Vitamin K: Das unbekannte Vitamin

K-Vitamine gehören neben den Vitaminen A, D und E zu den fettlöslichen Vitaminen. Das K steht hier besonders für die Eigenschaft zur Koagulation, d.h zur Blutgerinnung. Doch hier endet seine Bedeutung nicht! Auch für einen gesunden Knochenstoffwechsel wird Vitamin K benötigt. Besonders das Vitamin K2 bringt das Kalzium dorthin, wo es hingehört – in die Knochen! Ohne Vitamin K2 kann sich das Kalzium sonst an den falschen Stellen festsetzen, z.B. in den Gefäßen (= GefäßVERKALKung), in den Nieren (Nierensteine) oder in den Gelenken…In der Natur kommen zwei verschiedene Formen von Vitamin K vor:

  1. Vitamin K1 (Phyllochinon): Es kommt in den Blättern von Grünpflanzen vor und kann, wenn es mit der Nahrung aufgenommen wird, im Darm wahrscheinlich zu Vitamin K2 umgebaut werden.
  2. Vitamin K2 (Menachinon): Es wird von Mikroorganismen gebildet. Unter anderem auch von den Bakterien unserer Darmflora. [1] Etwa die Hälfte unseres Bedarfs an Vitamin K2 wird so gedeckt. [2]
    Vitamin K2 kann auch mit der Nahrung aufgenommen werden. Besonders reich an K2 ist ein aus fermentierten Sojabohnen hergestelltes japanisches Lebensmittel namens Nattō.

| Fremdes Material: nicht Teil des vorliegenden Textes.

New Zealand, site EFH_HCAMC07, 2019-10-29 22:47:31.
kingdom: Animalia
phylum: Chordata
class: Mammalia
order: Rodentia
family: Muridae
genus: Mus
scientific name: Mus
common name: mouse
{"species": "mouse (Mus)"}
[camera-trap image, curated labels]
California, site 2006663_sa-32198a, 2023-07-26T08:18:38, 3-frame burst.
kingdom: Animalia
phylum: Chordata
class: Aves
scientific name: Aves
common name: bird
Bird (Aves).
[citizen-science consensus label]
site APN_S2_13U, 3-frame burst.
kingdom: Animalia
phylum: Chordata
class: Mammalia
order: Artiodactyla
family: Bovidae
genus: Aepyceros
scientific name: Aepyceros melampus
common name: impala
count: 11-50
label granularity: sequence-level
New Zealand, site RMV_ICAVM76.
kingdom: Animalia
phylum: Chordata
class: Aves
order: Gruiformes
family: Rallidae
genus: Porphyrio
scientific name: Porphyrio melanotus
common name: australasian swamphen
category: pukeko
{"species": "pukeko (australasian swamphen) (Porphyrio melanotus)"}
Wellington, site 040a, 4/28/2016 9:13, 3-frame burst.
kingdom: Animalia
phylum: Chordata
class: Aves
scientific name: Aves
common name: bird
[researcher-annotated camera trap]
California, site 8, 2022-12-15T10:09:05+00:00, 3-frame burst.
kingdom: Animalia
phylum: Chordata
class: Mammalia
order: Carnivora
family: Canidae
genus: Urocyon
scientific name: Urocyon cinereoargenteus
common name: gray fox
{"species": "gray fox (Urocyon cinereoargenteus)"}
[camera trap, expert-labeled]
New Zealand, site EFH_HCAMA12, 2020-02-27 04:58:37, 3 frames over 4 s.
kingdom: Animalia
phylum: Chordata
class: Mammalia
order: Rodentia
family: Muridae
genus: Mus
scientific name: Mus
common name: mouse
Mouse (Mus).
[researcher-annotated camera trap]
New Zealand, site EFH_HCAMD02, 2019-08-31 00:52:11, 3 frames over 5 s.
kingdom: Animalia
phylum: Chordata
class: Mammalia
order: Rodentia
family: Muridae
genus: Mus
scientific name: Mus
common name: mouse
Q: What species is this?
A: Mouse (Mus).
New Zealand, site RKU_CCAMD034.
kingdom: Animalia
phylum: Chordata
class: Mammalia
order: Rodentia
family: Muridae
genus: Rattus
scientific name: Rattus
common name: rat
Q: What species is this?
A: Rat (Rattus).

Wofür ist Vitamin K wichtig?

Es hat sich aber gezeigt, dass Vitamin K2 die aktivere Form zu sein scheint, denn nur K2 bringt das Kalzium dorthin, wo es hingehört – in die Knochen! Ohne Vitamin K2 kann sich das Kalzium sonst an den falschen Stellen festsetzen, z.B. in den Gefäßen (= GefäßVERKALKung) [3] – [8], in den Nieren (Nierensteine) oder in den Gelenken.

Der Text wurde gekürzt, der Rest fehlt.